この騒動がニクソン大統領の「土曜日の夜の虐殺」に比較されているのはなぜ?
「土曜日の夜の虐殺(Saturday Night Massacre)」とは、1973年10月20日の土曜日、ウォーターゲート事件で特別検事(special prosecutor)に任命されていたアーチボルド・コックス(Archibald Cox, Jr.)をリチャード・ニクソン大統領(Richard Nixon)が解任しようとした事件である。
コックスはニクソン大統領がホワイトハウスでの会話を録音したテープの提出を求めたが、ニクソンはこの要求を拒否するだけでなく、録音テープの存在が明るみに出ることを恐れ、コックスを解任しようとした。
ニクソンは最初に司法長官のエリオット・リチャードソン(Elliot Richardson)にコックスの解任を命じたが拒否・辞任されたので、次に司法副長官のウィリアム・ラッケルズハウス(William Ruckelshaus)に同じ命令を出したが彼にも拒否・辞任され、最終的には訟務長官(Solicitor General)のロバート・ボーク(Robert Bork)が命令を受け入れコックスを解任した。

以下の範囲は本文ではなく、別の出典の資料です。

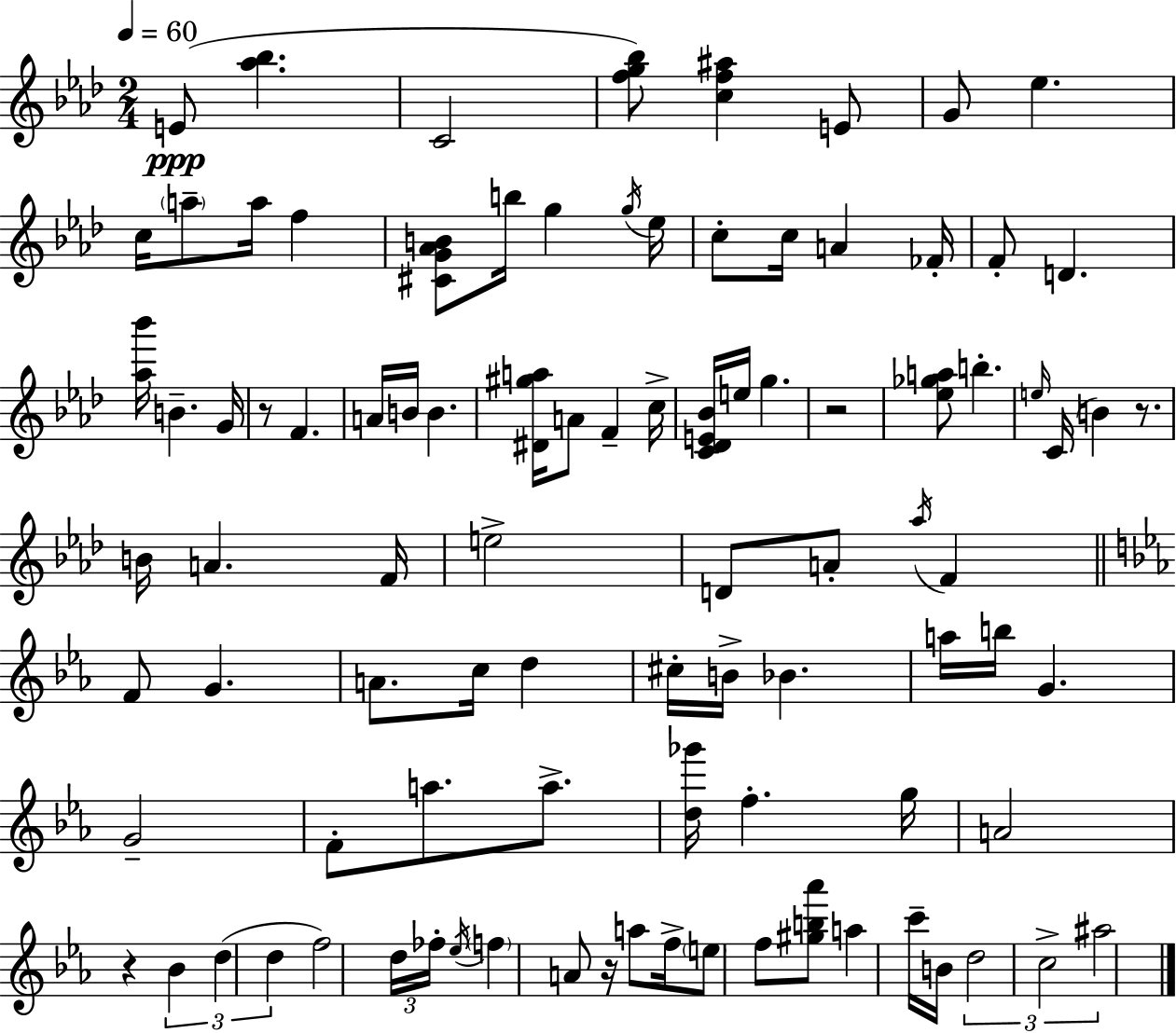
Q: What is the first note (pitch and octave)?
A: E4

この出来事によりニクソン政権への不信感が高まり、世論の圧力によってニクソンは代わりの特別検事を任命せざるを得なくなった。いずれ録音テープは提出され、それがニクソンの辞任につながった。
今回、大統領政権の方針への反発で司法省内で辞任ドミノが起きていることは、土曜日の夜の虐殺と通じるところがある。だが、世間の批判に晒されたニクソンと異なりトランプは支持率が高いので、トランプが政治的ダメージを受けるとは考えにくい。
ニューヨーク州知事がアダムズを解任する可能性はあるの?
州法上、ニューヨーク州知事には州内の市長を解任する権限が与えられているので、理論上はアダムズは解任され得る。だが、過去に知事がこの権限を行使したことは一度もなく、今回もその可能性は低いだろう。

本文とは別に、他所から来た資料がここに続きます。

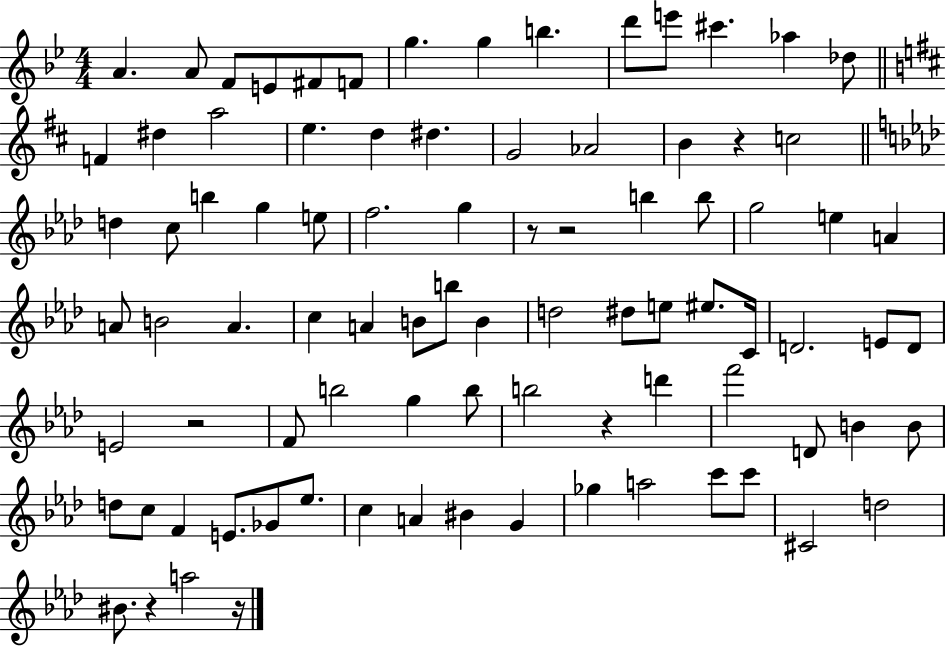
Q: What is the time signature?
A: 4/4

アダムズが9月に起訴された際も知事が解任するのではないかと憶測されたが、結局解任されなかった。現知事であるキャシー・ホウクル(Kathy Hochul)はアダムズと同様民主党所属だが、今回の騒動でアダムズが共和党のトランプに急接近していることから、特に民主党内においてアダムズの解任を求める声が高まっている。
アダムズは今年改選を迎える。共和党のトランプに急接近したことで彼の支持は暴落しており、民主党離党・共和党入党が噂されているほどだ(アダムズは過去に共和党員だった)。民主党牙城のニューヨーク市でアダムズが再選できる可能性は低くなっている。
アダムズがいなくなるのは時間の問題だと考え、ホウクル知事は先例のない決断をあえてしないだろう。